Late War Glimpses of Shape Of Things to Come
The development of the monoplane as a military aircraft was one of the important steps in the evolution of aviation technology. Many early aircraft were monoplanes. However despite the success of some designs most were rejected. This was due to lack of understanding by military procurement departments, monoplanes were deemed to be too risky making biplanes the defacto standard for aircraft design. Ironically many of the same air services pushed for even more wings on aircraft. Research into the feasibility of triplanes and quadruplanes proved to be an expensive distraction.
My post today focuses on late war development in Germany. I'll write more on the research in other countries soon.
German Naval Monoplane
The Hansa-Brandenburg W.29 was a German monoplane fighter floatplane manufactured by Hansa und Brandenburgische Flugzeug-Werke, which served in 1918 in the closing months of World War I. The Hansa-Brandenburg W.29 had its first flight on March 27, 1918. The fighter was deployed from bases on the North Sea coast.

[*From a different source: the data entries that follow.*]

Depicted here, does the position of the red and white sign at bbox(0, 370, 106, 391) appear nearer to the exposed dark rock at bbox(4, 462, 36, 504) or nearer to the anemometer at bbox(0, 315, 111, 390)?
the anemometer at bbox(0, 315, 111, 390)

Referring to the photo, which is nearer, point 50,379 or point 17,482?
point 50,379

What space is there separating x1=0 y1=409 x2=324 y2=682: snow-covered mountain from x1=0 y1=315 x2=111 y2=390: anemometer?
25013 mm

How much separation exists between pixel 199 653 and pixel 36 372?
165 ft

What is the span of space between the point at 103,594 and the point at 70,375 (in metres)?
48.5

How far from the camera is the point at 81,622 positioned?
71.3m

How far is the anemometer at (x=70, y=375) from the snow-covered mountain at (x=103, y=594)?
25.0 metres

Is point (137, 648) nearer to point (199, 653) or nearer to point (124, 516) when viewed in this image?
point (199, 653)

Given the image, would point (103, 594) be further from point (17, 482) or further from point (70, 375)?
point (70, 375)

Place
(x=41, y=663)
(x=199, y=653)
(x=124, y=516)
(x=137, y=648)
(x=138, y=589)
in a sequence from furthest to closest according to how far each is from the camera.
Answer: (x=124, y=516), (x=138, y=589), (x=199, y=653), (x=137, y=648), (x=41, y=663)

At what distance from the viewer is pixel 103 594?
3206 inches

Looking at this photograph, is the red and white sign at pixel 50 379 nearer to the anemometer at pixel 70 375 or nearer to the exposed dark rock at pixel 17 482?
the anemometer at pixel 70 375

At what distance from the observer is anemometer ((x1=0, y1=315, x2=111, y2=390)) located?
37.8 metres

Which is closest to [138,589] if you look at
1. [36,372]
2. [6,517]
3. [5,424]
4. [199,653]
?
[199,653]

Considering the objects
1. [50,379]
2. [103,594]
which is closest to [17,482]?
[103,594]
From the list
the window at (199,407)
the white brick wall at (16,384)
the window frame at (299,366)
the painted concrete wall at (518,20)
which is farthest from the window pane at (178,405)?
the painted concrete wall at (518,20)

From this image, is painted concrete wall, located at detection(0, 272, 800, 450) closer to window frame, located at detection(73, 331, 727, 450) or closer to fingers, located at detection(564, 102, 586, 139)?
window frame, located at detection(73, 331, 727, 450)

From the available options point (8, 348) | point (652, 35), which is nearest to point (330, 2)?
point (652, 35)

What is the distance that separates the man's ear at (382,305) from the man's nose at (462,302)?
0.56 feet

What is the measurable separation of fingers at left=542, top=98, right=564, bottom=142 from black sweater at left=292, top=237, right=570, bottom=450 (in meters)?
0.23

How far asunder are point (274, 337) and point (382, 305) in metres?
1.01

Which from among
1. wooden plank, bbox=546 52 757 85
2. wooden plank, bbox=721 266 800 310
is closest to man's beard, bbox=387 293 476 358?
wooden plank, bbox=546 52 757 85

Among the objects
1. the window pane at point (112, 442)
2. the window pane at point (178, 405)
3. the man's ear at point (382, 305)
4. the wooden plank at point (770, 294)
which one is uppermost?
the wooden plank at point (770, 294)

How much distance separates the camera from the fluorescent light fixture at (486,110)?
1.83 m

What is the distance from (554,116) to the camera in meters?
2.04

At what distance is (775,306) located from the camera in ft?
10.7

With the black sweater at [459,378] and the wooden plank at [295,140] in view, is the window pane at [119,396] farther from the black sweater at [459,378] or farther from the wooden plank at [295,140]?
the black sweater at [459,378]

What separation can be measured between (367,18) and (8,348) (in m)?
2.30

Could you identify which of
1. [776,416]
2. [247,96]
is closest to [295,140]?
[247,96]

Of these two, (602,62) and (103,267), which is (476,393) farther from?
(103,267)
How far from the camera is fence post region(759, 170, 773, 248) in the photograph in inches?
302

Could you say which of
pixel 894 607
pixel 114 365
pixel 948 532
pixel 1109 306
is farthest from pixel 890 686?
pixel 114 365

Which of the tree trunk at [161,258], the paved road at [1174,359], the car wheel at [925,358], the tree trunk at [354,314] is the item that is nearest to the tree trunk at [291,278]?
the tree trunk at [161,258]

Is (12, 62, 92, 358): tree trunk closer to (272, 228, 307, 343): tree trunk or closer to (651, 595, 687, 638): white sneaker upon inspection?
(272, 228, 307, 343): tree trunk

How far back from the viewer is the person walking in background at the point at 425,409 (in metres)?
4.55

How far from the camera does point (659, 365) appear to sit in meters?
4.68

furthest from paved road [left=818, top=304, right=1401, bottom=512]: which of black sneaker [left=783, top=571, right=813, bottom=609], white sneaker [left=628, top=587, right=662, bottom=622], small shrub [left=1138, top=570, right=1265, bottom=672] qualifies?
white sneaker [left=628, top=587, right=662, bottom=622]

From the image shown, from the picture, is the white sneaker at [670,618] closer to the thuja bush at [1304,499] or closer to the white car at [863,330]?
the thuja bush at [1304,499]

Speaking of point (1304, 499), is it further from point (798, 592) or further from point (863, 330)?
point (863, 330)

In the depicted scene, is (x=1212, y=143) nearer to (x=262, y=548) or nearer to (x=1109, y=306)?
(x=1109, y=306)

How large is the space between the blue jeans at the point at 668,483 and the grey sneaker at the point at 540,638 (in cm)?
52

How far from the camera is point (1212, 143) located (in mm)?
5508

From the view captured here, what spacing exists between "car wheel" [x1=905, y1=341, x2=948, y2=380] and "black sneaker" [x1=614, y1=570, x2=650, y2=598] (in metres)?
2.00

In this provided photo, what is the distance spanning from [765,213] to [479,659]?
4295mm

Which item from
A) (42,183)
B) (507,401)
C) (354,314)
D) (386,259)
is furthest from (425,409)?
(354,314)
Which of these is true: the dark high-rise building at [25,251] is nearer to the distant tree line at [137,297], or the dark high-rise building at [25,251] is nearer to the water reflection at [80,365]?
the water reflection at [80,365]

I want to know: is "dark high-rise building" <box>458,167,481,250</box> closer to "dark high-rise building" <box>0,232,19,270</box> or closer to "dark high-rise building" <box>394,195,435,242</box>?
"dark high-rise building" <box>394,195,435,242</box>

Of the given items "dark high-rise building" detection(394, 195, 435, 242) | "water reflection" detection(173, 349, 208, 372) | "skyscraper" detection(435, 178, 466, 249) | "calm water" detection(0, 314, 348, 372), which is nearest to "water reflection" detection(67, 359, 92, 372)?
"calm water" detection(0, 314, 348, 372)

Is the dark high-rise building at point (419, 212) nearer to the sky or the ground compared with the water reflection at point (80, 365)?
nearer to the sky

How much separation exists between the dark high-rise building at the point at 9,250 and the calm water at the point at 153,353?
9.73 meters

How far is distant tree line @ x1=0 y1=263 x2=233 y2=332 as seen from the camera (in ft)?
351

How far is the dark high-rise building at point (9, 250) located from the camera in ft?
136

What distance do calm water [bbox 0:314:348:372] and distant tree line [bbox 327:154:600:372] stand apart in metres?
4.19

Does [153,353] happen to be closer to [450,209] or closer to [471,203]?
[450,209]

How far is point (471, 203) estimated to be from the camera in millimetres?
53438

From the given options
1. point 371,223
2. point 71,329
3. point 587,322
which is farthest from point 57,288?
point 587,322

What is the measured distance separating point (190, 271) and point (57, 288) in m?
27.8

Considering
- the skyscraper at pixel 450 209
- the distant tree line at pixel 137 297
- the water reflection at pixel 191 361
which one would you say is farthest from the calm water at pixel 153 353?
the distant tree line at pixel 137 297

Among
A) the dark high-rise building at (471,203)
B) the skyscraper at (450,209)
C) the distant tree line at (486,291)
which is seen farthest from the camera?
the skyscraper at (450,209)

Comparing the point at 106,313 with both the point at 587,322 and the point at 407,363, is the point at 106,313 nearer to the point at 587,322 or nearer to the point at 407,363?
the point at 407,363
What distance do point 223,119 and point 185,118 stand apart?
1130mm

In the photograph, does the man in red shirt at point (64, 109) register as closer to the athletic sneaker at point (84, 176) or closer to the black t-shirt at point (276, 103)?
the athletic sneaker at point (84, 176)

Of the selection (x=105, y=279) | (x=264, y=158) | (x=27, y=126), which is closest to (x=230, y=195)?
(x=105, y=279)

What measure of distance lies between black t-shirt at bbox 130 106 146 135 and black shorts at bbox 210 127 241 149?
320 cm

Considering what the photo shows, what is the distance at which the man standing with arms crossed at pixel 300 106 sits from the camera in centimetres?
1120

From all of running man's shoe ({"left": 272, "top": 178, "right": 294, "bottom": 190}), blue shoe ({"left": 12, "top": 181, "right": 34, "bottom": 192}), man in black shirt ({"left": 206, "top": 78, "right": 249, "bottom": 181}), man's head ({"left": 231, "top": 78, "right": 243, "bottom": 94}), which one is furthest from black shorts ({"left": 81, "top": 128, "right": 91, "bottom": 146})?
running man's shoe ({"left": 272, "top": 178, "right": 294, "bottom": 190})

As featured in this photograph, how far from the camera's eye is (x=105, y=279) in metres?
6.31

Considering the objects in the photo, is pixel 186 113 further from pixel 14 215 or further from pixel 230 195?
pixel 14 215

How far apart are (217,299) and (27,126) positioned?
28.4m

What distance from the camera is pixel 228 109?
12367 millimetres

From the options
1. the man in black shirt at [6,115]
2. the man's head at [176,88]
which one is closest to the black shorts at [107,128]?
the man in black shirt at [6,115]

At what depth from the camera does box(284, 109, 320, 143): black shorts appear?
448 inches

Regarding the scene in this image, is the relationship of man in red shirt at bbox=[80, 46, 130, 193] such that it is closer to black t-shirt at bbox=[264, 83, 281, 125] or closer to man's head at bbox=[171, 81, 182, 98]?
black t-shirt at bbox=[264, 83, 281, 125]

German Ground-attack Monoplaine
The Junkers CL.I was a ground-attack monoplaine aircraft developed in Germany during World War I. Its construction was undertaken by Junkers under the designation J 8. as proof of Hugo Junkers' belief in the monoplane, after his firm had been required by the Idflieg to submit a biplane (the J 4) as its entry in a competition to select a ground-attack aircraft.
German Fighter Monoplaine
Winner of the April 1918 fighter competition, the Fokker D.VIII monoplane was delayed by production problems. Only thirty six of them entered service during the last weeks of the war. Equipped with an underpowered engine, the D.VIII was nevertheless an excellent fighter eagerly received by the German air service. Dubbed the “Flying Razor” by Allied pilots, it had the distinction of scoring the last aerial victory of the war.